Imparsial: Pelibatan Militer dalam Penanggulangan Teroris Seharusnya Pilihan Terakhir

Noer ArdiansjahNoer Ardiansjah - Selasa, 30 Mei 2017
Imparsial: Pelibatan Militer dalam Penanggulangan Teroris Seharusnya Pilihan Terakhir
Pasukan TNI. (MP/Venan Fortunatus)

Direktur Imparsial, Al Araf mengatakan bahwa Presiden Jokowi tidak perlu lagi memasukkan peran TNI dalam RUU Terorisme karena hal tersebut sudah diatur dalam UU TNI.

"Pelibatan militer dalam mengatasi terorisme sesungguhnya sudah diatur secara tegas dalam pasal 7 ayat 2 dan ayat 3 UU TNI no 34/2004. Mengacu pada pasal itu sebenarnya presiden sudah memiliki otoritas dan landasan hukum yang jelas untuk dapat melibatkan militer dalam mengatasi terorisme sepanjang ada keputusan politik negara," kata Al Araf dalam keterangan tertulis, Selasa (30/5).

Al Araf juga mengatakan bahwa pelibatan militer dalam mengatasi terorisme bisa dilakukan tanpa harus diatur dalam revisi UU anti-terorisme.
____________
→ **PETUNJUK TUGAS**:
**1.** Tolong tuliskan ulang tanpa perubahan bagian teks tentang pelibatan militer di atas, mulai dari "Direktur Imparsial, Al" sampai dengan "revisi UU anti-terorisme.".
**2.** Menurut teks tentang pelibatan militer, pasal dan ayat mana dalam UU TNI no 34/2004 yang sudah mengatur secara tegas pelibatan militer dalam mengatasi terorisme?

→ **BAGIAN DATA**:
____________
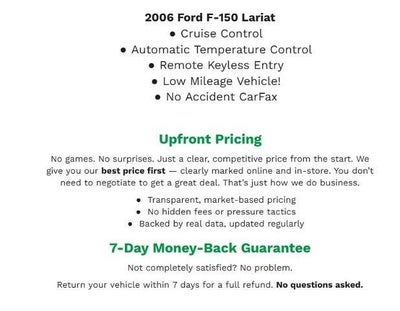 2006 Ford F-150 SuperCrew 139 Lariat 4WD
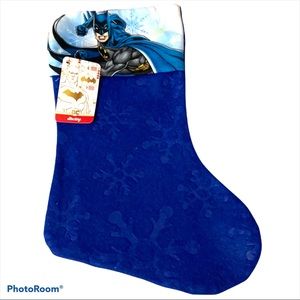 DC Batman stocking 16”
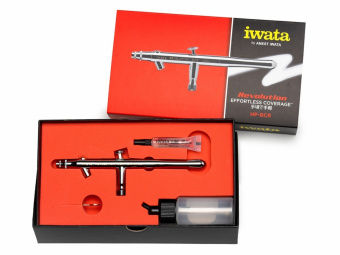 Аэрограф Iwata Revolution HP-BCR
____________
→ **JAWABAN TERSEDIA**:
**1.**
Direktur Imparsial, Al Araf mengatakan bahwa Presiden Jokowi tidak perlu lagi memasukkan peran TNI dalam RUU Terorisme karena hal tersebut sudah diatur dalam UU TNI.

"Pelibatan militer dalam mengatasi terorisme sesungguhnya sudah diatur secara tegas dalam pasal 7 ayat 2 dan ayat 3 UU TNI no 34/2004. Mengacu pada pasal itu sebenarnya presiden sudah memiliki otoritas dan landasan hukum yang jelas untuk dapat melibatkan militer dalam mengatasi terorisme sepanjang ada keputusan politik negara," kata Al Araf dalam keterangan tertulis, Selasa (30/5).

Al Araf juga mengatakan bahwa pelibatan militer dalam mengatasi terorisme bisa dilakukan tanpa harus diatur dalam revisi UU anti-terorisme.

**2.** Pasal 7 ayat 2 dan ayat 3.